Deutsche Wirtschaft: Keine Brexit-Lockerung nach Wahl

03.07.2024 04:49

Die Konservativen stehen in Großbritannien vor dem Aus. Ein Grund für
die Unzufriedenheit ist der Umgang mit dem Brexit. Würde eine
sozialdemokratische Regierung die Uhr zurückdrehen?

London (dpa) - Nach dem zu erwartenden Sieg der Labour-Partei bei der
Parlamentswahl in Großbritannien hofft die deutsch-britische
Wirtschaft auf eine Annäherung und Erleichterungen im bilateralen
Handel. Mit einer Rückkehr des Vereinigten Königreichs in den
EU-Binnenmarkt und die Zollunion rechnen die Experten aber nicht. 

«Stattdessen erscheint es wahrscheinlicher, dass eine
Labour-Regierung darauf abzielt, die bestehenden Beziehungen zu
verbessern und die wirtschaftlichen Verbindungen zu stärken, ohne die
grundlegenden Entscheidungen des Brexits rückgängig zu machen», sagte

York-Alexander von Massenbach von der Britischen Handelskammer in
Deutschland (BCCG) der Deutschen Presse-Agentur. Er verwies darauf,
dass Labour-Chef Keir Starmer, der wahrscheinlich neue
Premierminister, stets betont habe, das Brexit-Referendum zu
respektieren und keinen Wiedereintritt in die EU anzustreben.

Das Vereinigte Königreich wählt am Donnerstag ein neues Parlament.
Umfragen zufolge steuert Labour auf eine deutliche Mehrheit zu.
Großbritannien war Ende Januar 2020 aus der EU ausgetreten und ist
seit 2021 auch nicht mehr Mitglied in Zollunion und Binnenmarkt.
Trotz eines Freihandelsabkommens kommt es seitdem immer wieder zu
Problemen im Warenaustausch.

Kleine Schritte, kein großer Wurf

Der Chef der Deutsch-Britischen Industrie- und Handelskammer (AHK) in
London, Ulrich Hoppe, erwartet eine Einigung bei Regeln zum Handel
mit phytosanitären Produkten, also Waren tierischen Ursprungs. «Das
ist ein kleiner Schritt, der politisch wichtig ist», sagte Hoppe der
dpa. Auch bei chemischen Erzeugnissen könnte sich die neue
Regulierung wieder am europäischen Regulierungsrahmen orientieren.
«Aber den großen Wurf für eine richtig starke Annäherung sehe ich d
ie
nächsten Jahre nicht kommen.»

Die Vereinigung German Industry UK (GIUK) hofft auf weniger
Bürokratie. «Der Abbau von Formularen beim Ex- und Import, bei der
Einstellung von Mitarbeitern aus der EU und die Anerkennung von
EU-Qualifikationen wären notwendige Maßnahmen im Rahmen einer engeren
Kooperation mit der EU», sagte der GIUK-Vorsitzende Bernd Atenstaedt.
==========
> [Aufgaben]:
a – Ändere im Textauszug über den Brexit den Teil, der mit den Worten „Der Chef der" beginnt und mit „europäischen Regulierungsrahmen orientieren." endet, und gib ihn wieder, wobei „kleiner Schritt" durch „bescheidener Schritt" ersetzt ist.
b – Wann ist Großbritannien laut dem Textauszug aus der EU ausgetreten?

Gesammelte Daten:
==========
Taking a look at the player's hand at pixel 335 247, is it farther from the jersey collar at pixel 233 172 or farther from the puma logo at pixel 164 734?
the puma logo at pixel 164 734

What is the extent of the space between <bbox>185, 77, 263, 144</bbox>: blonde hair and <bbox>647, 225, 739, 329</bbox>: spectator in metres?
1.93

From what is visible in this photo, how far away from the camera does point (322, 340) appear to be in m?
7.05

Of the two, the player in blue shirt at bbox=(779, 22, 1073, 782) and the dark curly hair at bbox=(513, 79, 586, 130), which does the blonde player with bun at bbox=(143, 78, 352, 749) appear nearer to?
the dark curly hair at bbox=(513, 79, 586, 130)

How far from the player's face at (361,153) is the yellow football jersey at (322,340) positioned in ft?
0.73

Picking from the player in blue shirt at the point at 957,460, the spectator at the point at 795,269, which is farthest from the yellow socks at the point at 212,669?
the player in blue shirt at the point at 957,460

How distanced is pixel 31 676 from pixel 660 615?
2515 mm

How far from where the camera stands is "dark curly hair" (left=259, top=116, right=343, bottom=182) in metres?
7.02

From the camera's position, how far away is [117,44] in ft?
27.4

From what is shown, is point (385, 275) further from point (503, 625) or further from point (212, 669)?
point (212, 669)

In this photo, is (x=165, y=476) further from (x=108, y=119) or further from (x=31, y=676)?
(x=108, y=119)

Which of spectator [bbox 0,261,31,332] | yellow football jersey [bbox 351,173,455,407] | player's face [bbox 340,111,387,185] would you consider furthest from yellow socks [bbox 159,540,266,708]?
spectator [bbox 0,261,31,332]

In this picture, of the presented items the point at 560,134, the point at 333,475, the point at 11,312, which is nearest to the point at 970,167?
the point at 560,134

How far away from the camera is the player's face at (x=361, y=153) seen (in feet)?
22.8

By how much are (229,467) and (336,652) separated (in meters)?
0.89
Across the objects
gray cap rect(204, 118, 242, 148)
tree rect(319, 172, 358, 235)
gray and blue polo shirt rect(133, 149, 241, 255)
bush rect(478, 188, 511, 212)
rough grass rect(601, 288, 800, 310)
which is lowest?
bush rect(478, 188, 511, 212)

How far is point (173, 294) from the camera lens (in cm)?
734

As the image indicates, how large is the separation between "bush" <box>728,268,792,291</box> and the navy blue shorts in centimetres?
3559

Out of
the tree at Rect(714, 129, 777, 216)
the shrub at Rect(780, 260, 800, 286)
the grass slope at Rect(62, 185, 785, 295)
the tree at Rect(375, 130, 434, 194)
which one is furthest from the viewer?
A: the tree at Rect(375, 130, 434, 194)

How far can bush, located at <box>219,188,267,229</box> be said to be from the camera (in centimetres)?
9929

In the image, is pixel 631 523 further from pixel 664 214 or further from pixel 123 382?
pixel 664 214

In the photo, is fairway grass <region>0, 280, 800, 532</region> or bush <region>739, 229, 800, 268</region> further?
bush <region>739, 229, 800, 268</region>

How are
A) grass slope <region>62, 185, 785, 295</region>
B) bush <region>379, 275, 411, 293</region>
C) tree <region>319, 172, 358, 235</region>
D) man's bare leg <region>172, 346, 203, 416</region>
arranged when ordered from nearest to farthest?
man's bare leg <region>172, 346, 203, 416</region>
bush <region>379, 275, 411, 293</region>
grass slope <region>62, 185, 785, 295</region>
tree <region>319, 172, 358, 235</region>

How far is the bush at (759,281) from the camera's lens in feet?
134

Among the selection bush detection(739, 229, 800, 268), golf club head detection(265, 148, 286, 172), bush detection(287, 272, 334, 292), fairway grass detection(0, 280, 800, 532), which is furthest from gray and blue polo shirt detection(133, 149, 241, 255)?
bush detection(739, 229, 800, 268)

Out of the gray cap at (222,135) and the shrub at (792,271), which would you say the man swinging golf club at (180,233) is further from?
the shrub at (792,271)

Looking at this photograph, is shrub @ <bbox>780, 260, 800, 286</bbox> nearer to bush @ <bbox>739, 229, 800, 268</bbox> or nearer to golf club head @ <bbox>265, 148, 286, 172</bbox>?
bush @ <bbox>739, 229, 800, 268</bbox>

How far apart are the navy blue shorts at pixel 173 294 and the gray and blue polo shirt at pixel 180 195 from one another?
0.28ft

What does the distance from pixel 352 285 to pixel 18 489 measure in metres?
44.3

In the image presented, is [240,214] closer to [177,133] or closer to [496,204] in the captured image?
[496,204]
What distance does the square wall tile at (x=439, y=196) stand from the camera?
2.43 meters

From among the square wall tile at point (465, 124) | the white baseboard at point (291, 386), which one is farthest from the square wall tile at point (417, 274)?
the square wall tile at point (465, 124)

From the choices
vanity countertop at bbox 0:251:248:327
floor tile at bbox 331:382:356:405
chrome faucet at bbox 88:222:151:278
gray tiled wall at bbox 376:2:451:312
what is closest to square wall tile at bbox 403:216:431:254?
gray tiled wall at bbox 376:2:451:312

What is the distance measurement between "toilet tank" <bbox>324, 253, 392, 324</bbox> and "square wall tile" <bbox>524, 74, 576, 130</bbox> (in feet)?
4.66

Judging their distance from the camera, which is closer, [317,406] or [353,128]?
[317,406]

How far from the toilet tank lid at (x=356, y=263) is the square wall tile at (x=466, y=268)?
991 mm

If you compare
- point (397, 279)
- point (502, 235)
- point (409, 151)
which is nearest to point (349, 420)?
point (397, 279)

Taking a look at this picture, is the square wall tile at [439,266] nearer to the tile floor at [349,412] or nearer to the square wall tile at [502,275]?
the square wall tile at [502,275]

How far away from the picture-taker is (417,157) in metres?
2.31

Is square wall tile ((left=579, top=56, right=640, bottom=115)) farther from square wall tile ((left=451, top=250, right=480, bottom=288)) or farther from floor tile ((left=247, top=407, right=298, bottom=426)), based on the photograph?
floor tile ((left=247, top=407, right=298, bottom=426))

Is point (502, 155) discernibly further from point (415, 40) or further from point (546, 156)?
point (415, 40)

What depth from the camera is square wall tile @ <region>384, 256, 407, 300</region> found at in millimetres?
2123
==========
> [Lösungen]:
a –
Der Chef der Deutsch-Britischen Industrie- und Handelskammer (AHK) in
London, Ulrich Hoppe, erwartet eine Einigung bei Regeln zum Handel
mit phytosanitären Produkten, also Waren tierischen Ursprungs. «Das
ist ein bescheidener Schritt, der politisch wichtig ist», sagte Hoppe der
dpa. Auch bei chemischen Erzeugnissen könnte sich die neue
Regulierung wieder am europäischen Regulierungsrahmen orientieren.

b – Ende Januar 2020.